Cisco HyperFlex*, Intel® Xeon® Scalable processors and Intel® Optane™ SSDs: Co-innovating a new class of performance in Hyperconverged Infrastructure

Hyperconverged infrastructure has had a great run being deployed for tier-2 and general purpose workloads, but it’s time to rethink what hyperconverged infrastructure (HCI) solutions can deliver, and Cisco and Intel have done just that with the new Cisco HyperFlex All-NVMe nodes.

While most HCI options on the market are stuck behind a performance barrier preventing them from being a viable option for latency sensitive enterprise applications, Cisco and Intel are ushering in a new era in HCI usability by co-innovating new class of HCI performance.

Some like to refer to HCI solely as a software defined solution, but software and hardware are co-dependent on each other to deliver an optimal user experience.  Cisco created HyperFlex as a fully engineered solution knowing that what defines HCI is not just the software or the hardware, but the outcomes delivered from the solution as a whole. Business demands have never been greater, and today, organizations of all sizes are realizing that technology can be a strategic enabler to achieve their goals.  HCI solutions not only need to support a variety of workloads including mission critical applications, they need to do so with greater VM density to maximize TCO savings, while simultaneously delivering application performance that end users need to maximize productivity. These demands push the boundaries past the capabilities of the SATA-based SSD’s, so to meet these demands, Cisco and Intel have teamed up to take HCI to a new era of performance and usability.
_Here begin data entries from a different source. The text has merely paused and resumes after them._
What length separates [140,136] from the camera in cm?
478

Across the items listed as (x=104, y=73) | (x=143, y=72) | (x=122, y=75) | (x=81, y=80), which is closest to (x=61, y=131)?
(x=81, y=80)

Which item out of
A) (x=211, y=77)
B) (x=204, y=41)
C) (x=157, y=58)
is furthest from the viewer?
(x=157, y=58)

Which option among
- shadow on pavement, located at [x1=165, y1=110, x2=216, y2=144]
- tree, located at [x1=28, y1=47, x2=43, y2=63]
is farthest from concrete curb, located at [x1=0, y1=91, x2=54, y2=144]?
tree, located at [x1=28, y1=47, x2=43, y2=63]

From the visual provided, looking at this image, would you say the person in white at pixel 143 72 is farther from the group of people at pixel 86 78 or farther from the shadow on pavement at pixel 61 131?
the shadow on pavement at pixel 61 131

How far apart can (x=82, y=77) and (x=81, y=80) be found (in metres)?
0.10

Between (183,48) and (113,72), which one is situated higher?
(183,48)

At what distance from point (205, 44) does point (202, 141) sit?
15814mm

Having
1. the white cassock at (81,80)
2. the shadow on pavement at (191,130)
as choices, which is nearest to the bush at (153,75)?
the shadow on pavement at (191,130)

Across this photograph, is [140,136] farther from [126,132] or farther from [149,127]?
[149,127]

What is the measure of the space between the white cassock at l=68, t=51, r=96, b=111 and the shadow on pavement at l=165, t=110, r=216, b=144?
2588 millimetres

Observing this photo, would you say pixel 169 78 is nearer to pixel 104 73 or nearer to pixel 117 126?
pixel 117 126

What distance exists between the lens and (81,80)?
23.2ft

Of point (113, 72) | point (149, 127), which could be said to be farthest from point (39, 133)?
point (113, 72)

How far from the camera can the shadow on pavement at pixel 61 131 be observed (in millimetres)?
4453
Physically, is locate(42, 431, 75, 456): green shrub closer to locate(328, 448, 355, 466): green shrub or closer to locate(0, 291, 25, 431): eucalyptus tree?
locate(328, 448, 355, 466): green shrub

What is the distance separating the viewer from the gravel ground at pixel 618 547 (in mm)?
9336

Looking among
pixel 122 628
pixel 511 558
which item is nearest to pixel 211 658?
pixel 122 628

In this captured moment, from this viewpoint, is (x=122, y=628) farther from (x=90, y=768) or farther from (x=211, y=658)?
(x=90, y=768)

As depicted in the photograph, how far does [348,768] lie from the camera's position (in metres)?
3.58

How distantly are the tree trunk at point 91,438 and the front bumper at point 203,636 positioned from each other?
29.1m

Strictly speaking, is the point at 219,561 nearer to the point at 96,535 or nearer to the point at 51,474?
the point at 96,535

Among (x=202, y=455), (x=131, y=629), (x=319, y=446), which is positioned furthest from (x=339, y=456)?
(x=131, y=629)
Value is delivered in the HCI space with workload efficiency and ease of deployment. IT departments need the flexibility to quickly deploy a mixed set of workloads onto a centrally managed platform, with a confidence that the infrastructure will both deliver, and be fully utilized. Running latency sensitive workloads like SQL, Oracle, or SAP database on HCI is attainable today; however, adding additional applications and creating mixed workload environments in the cluster can become a delicate game of balancing resources, leaving some nodes underutilized. Even with all flash nodes, disk I/O performance can limit scalability when using SATA based SSD’s due to protocol inefficiencies, latency variability, and limiting 6Gbps interfaces which can starve a modern CPU. HCI systems can provide the most efficient workload placement when you are using platforms engineered to properly balance processor, storage, and networking resources using the most scalable ingredients. Cisco has chosen to innovate in order to deliver maximum performance and value to their customers. Not only can HyperFlex scale compute resources by simply incorporating bare UCS servers into the cluster to add additional Xeon scalable family CPUs to the cluster, by leveraging a tight partnership with Intel, Cisco has engineered a well-balanced, all NVMe HCI platform. With the new HX220c All NVMe system, Cisco is delivering the first fully engineered HCI appliance that utilizes Intel Optane SSDs in cache as well as full Intel 3D NAND NVMe SSDs as capacity drives, along with the latest Intel Xeon Scalable processors.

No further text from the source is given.